Moving verse novel about the final days of WWII
It’s April 1945. Here and there, portraits of the Führer still hang on the walls of the ruins of Berlin, but the swastika flags are beginning to fray, and the Russians are close by. Henrike, a seventeen-year-old girl, lives with her mother and a whole host of neighbours in the cellar of their building. They are trying to survive in what remains of their city. Her younger brother still believes in victory, but she lost that hope a long time ago. When the Russians humiliate the German population by raping women and the central character is left to that same fate by her mother, she decides to flee.

Through the eyes of a German girl, Aline Sax arrestingly describes the horrors of war. She does so in short, measured, rhythmical sentences that slow the reader down and increase the impact. In filmic images, a reality unfolds that stresses the moral ambiguity of war. This haunting novel in verse looks at human beings from every angle, as cruel, courageous, cowardly, hopeful, but above all resilient.

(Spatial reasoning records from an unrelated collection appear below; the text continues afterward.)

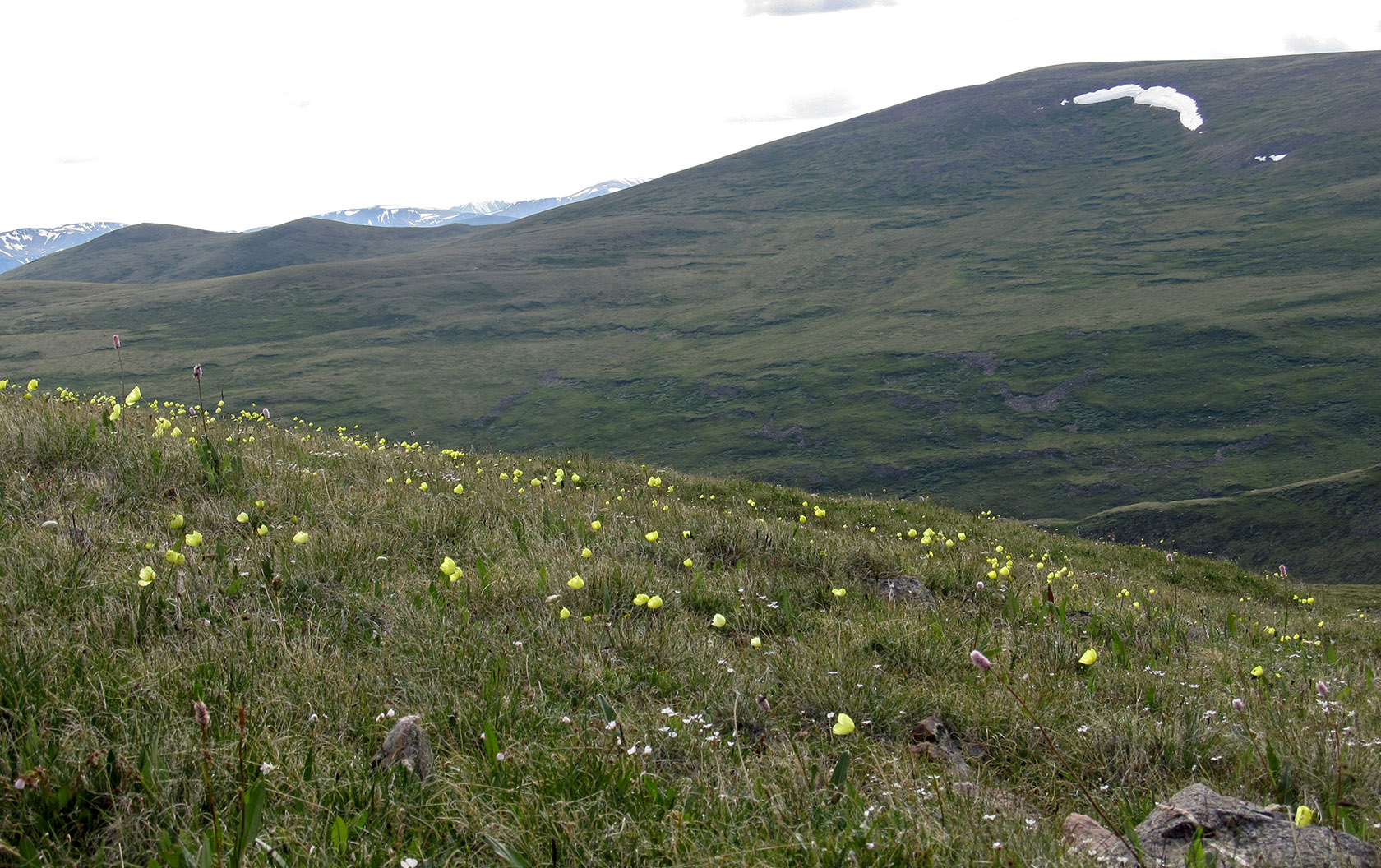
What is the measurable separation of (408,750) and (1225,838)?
121 inches

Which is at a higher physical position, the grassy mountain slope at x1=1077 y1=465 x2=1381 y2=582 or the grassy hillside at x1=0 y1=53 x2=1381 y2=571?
the grassy hillside at x1=0 y1=53 x2=1381 y2=571

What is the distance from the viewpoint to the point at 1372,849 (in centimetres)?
273

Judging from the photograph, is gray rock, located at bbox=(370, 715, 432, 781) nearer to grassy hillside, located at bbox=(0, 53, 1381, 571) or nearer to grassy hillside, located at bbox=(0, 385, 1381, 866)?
Result: grassy hillside, located at bbox=(0, 385, 1381, 866)

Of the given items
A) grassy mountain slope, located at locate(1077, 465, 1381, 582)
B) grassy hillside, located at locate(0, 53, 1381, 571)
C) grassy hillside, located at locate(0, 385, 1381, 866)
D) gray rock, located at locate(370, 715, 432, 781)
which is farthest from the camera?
grassy hillside, located at locate(0, 53, 1381, 571)

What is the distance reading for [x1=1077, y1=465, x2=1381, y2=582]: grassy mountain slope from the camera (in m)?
69.0

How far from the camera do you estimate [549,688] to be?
3842mm

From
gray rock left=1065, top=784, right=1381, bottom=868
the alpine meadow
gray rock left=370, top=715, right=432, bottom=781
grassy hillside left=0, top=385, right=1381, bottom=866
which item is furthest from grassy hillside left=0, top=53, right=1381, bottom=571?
gray rock left=370, top=715, right=432, bottom=781

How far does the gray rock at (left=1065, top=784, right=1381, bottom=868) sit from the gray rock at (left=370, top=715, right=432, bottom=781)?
7.96ft

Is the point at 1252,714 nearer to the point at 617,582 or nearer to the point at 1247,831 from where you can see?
the point at 1247,831

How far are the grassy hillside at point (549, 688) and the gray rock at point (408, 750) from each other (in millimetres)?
99

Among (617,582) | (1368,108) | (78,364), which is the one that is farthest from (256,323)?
(1368,108)

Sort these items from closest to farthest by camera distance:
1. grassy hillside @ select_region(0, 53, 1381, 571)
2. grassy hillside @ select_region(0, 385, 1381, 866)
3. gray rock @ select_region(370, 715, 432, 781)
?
grassy hillside @ select_region(0, 385, 1381, 866) < gray rock @ select_region(370, 715, 432, 781) < grassy hillside @ select_region(0, 53, 1381, 571)

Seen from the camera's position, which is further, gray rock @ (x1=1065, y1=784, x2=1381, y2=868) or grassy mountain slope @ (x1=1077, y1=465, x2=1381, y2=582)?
grassy mountain slope @ (x1=1077, y1=465, x2=1381, y2=582)

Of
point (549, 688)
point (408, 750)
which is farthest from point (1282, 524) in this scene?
point (408, 750)
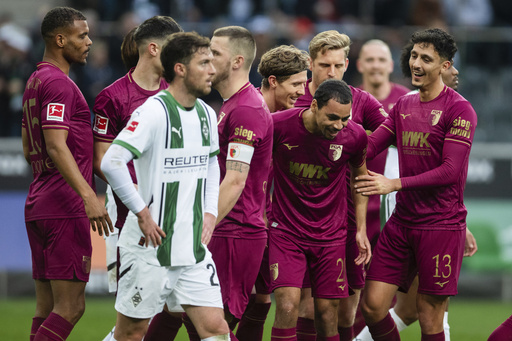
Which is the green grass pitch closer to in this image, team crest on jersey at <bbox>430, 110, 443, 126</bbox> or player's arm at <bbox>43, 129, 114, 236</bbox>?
player's arm at <bbox>43, 129, 114, 236</bbox>

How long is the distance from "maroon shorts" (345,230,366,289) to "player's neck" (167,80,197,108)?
8.04 ft

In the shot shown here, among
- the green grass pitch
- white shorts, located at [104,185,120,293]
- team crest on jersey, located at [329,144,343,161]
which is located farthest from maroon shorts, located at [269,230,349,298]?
the green grass pitch

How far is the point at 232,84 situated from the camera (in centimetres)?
676

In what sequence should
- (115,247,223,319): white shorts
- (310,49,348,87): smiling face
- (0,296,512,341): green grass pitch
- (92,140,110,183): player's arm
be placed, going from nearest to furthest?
1. (115,247,223,319): white shorts
2. (92,140,110,183): player's arm
3. (310,49,348,87): smiling face
4. (0,296,512,341): green grass pitch

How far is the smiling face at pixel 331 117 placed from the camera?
21.5 feet

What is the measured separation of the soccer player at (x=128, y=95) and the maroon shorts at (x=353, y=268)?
1592mm

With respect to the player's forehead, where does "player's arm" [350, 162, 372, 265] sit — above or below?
below

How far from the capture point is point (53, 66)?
681 centimetres

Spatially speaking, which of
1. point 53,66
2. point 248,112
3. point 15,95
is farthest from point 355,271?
point 15,95

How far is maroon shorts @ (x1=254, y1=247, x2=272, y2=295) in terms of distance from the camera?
7.47 meters

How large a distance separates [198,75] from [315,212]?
1884 millimetres

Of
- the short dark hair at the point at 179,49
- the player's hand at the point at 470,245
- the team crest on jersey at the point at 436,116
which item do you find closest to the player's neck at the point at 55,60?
the short dark hair at the point at 179,49

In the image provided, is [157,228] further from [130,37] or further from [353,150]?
[130,37]

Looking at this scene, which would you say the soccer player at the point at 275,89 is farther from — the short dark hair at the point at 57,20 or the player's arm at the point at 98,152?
the short dark hair at the point at 57,20
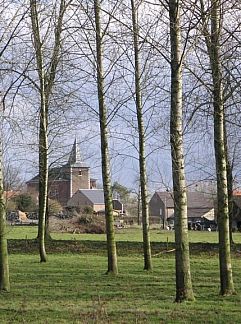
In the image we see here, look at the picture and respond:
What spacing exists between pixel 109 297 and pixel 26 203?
57.9 meters

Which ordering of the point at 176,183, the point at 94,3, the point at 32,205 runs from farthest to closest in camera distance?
the point at 32,205, the point at 94,3, the point at 176,183

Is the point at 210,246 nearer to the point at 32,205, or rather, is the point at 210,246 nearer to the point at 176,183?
the point at 176,183

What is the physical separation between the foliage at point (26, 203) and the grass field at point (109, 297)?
46.9m

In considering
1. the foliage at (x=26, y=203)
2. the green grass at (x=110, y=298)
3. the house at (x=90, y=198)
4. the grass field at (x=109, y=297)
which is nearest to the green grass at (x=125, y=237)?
the grass field at (x=109, y=297)

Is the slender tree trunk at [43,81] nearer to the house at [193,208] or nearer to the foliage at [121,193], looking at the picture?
the foliage at [121,193]

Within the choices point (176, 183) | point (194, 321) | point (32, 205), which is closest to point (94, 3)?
point (176, 183)

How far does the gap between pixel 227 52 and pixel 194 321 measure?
5.41 meters

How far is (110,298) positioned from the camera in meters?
12.8

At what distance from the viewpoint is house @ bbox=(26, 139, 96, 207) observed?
28847 millimetres

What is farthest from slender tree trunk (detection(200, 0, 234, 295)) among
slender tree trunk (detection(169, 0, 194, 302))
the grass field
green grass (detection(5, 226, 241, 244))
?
green grass (detection(5, 226, 241, 244))

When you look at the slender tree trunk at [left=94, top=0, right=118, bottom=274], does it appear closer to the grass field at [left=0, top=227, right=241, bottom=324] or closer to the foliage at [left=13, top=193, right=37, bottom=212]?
the grass field at [left=0, top=227, right=241, bottom=324]

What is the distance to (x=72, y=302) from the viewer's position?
12266mm

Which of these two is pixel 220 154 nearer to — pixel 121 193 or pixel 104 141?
pixel 104 141

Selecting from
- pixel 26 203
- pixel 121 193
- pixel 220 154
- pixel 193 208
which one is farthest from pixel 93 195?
pixel 220 154
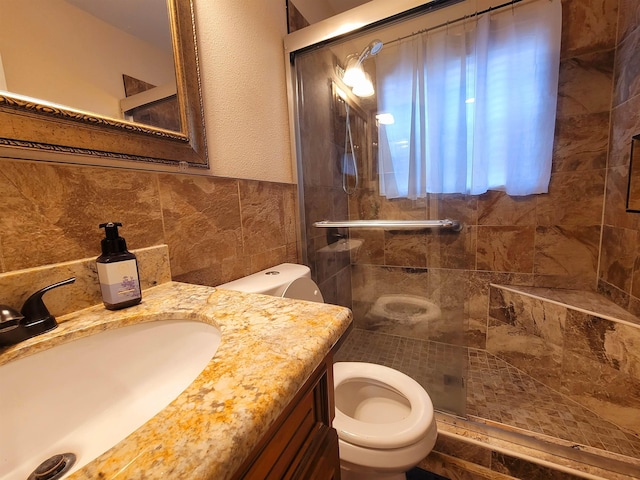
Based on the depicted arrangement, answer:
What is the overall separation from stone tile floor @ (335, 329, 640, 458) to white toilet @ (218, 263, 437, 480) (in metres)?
0.37

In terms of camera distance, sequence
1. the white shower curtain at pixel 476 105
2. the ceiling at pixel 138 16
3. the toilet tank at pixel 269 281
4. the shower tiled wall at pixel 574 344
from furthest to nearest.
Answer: the white shower curtain at pixel 476 105 < the shower tiled wall at pixel 574 344 < the toilet tank at pixel 269 281 < the ceiling at pixel 138 16

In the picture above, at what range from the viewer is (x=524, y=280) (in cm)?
163

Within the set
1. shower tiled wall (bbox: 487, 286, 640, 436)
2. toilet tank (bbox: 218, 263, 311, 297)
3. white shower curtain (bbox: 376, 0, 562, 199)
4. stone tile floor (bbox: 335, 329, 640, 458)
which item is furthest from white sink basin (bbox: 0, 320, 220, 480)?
shower tiled wall (bbox: 487, 286, 640, 436)

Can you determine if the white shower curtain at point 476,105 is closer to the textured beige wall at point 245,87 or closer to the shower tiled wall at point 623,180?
the shower tiled wall at point 623,180

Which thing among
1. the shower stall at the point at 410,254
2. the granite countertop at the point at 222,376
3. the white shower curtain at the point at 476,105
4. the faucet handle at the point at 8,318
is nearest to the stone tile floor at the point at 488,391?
the shower stall at the point at 410,254

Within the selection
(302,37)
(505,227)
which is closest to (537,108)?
(505,227)

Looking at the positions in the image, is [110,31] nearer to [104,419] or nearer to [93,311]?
[93,311]

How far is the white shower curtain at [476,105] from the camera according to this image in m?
1.41

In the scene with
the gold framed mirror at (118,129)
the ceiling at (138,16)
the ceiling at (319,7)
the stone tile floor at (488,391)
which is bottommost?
the stone tile floor at (488,391)

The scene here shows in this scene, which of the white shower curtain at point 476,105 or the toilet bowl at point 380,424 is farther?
the white shower curtain at point 476,105

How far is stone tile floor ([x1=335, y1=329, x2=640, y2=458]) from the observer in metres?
1.13

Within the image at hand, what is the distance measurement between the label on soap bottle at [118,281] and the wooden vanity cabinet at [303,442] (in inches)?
17.3

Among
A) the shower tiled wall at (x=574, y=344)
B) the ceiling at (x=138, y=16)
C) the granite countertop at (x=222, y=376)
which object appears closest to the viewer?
the granite countertop at (x=222, y=376)

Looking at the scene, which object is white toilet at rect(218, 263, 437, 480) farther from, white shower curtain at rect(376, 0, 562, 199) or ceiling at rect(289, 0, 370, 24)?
ceiling at rect(289, 0, 370, 24)
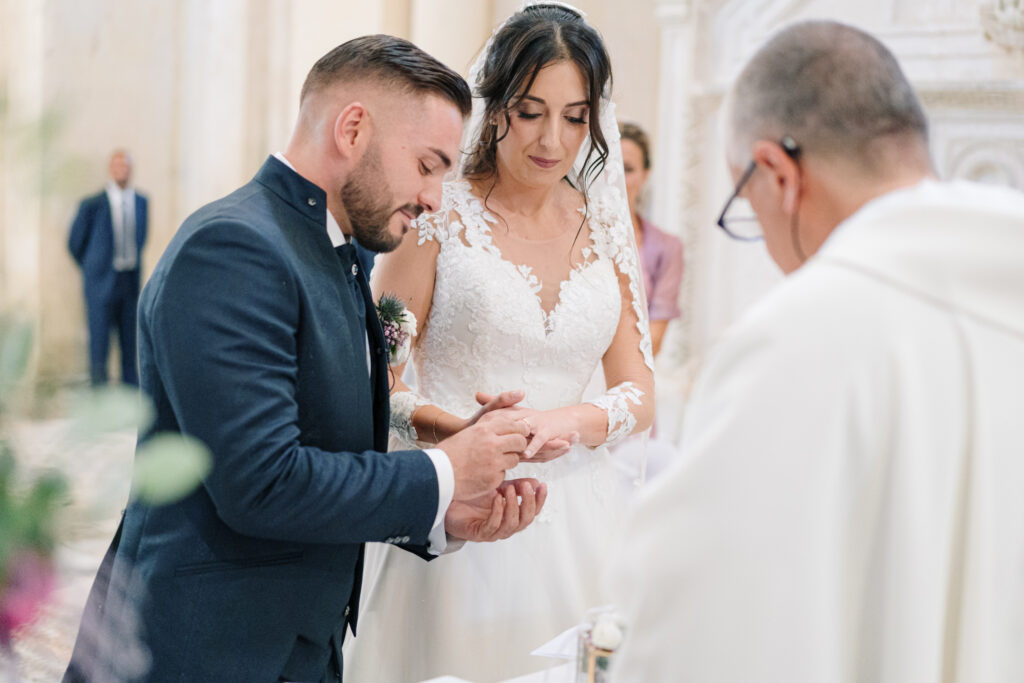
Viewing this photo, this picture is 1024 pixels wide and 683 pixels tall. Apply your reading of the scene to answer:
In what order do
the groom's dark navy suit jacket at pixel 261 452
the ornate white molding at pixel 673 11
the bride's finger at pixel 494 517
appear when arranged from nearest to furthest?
the groom's dark navy suit jacket at pixel 261 452 → the bride's finger at pixel 494 517 → the ornate white molding at pixel 673 11

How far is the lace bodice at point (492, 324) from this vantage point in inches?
101

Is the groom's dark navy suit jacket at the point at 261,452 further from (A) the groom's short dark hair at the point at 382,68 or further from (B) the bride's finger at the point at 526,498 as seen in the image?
(B) the bride's finger at the point at 526,498

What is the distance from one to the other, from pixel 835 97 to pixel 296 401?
3.14 ft

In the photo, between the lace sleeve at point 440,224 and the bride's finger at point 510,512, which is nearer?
the bride's finger at point 510,512

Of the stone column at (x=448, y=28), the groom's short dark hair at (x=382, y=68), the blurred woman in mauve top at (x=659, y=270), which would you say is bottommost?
the blurred woman in mauve top at (x=659, y=270)

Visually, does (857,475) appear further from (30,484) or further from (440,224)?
(440,224)

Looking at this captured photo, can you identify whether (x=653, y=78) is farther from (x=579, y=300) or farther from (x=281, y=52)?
(x=579, y=300)

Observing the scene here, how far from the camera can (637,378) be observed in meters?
2.69

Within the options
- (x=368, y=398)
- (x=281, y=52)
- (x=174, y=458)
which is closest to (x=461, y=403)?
(x=368, y=398)

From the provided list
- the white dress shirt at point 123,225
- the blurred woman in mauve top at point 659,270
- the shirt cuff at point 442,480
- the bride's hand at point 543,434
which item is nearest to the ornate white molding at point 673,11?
the blurred woman in mauve top at point 659,270

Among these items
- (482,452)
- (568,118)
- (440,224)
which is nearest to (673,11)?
(568,118)

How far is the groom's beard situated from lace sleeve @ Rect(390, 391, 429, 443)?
59cm

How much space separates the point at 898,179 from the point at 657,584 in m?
0.61

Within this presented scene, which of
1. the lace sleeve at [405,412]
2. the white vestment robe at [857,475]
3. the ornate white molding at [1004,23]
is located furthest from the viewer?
the ornate white molding at [1004,23]
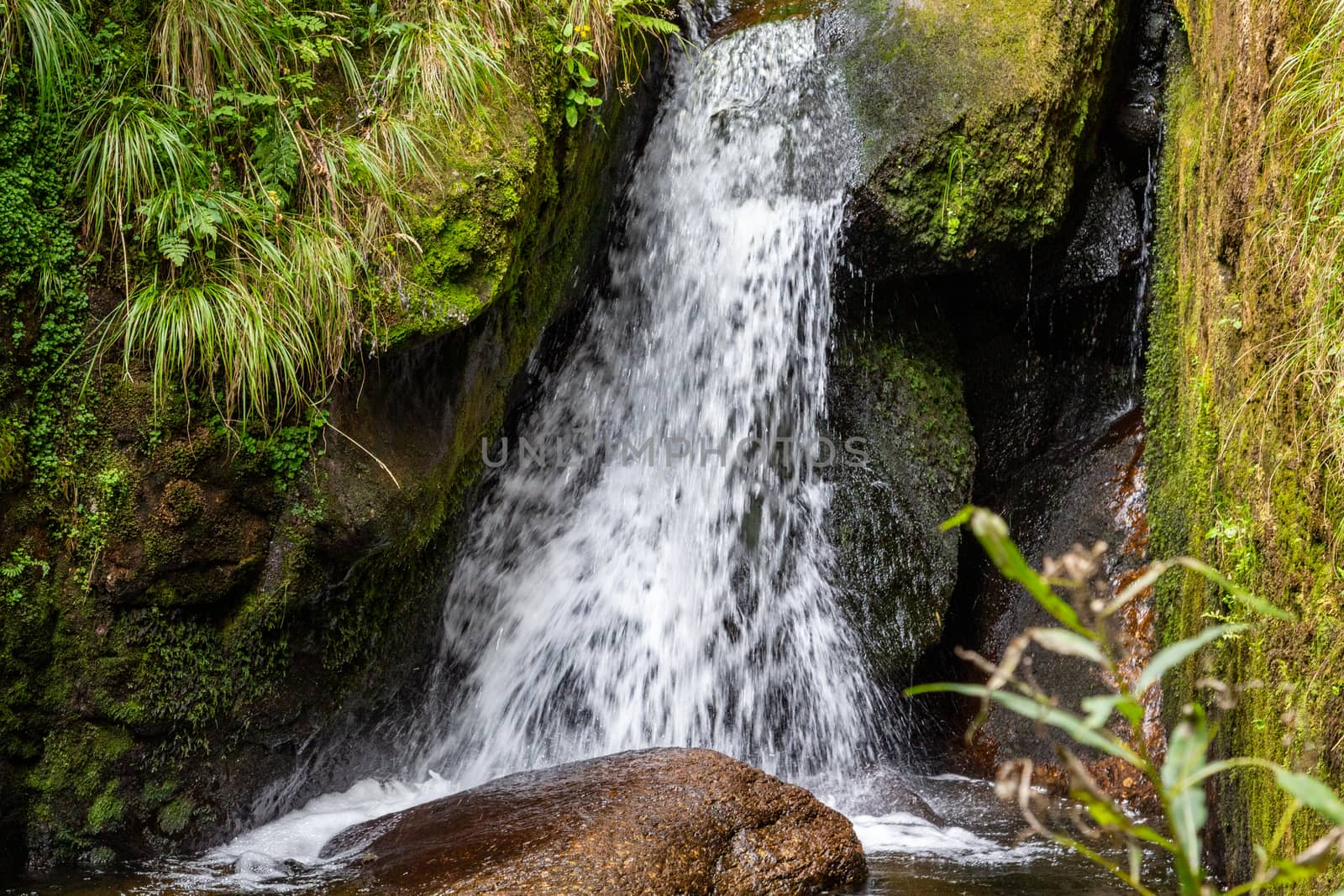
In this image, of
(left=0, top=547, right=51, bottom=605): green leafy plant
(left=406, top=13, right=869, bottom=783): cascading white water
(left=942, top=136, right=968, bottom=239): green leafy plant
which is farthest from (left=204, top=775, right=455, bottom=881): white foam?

Aline Sax offers a poignant impression of Berlin in the twilight of the Second World War, seen from the perspective of the defeated – a viewpoint rarely explored in youth literature. And what's more, it is written in free verse, a form that is quite unique in Dutch-language young adult fiction. This is a novel that does not shy away from brutality, yet resilience and an authentic voice take centre stage.The jury of De Boon for Children’s and Youth Literature
Interested?
- Read more about What We Have Left and Aline Sax
- Read an English sample of What We Have Left
De Boon
De Boon is a literary prize funded by the Flemish government for the best Dutch-language books published in Flanders and the Netherlands in 2024. Each year, the prize is awarded in two categories: one for fiction and nonfiction and one for children’s and youth literature. The laureates receive €50,000 and a custom-made ring. De Boon for Fiction and Nonfiction 2025 was awarded to 'Oroppa' by Dutch author Safae el Khannoussi.

Besides the Jury Prize, De Boon also awards a Readers' Prize in both categories. Both Readers' Prizes were presented to books by Flemish authors this year:
- The Big Chicken Book by Evelien De Vlieger & Jan Hamstra received De Boon Readers' Prize for Children's and Youth Literature 2025.
- 'The Lives of Claus' by Mark Schaevers received De Boon Readers' Prize for Fiction & Nonfiction 2025.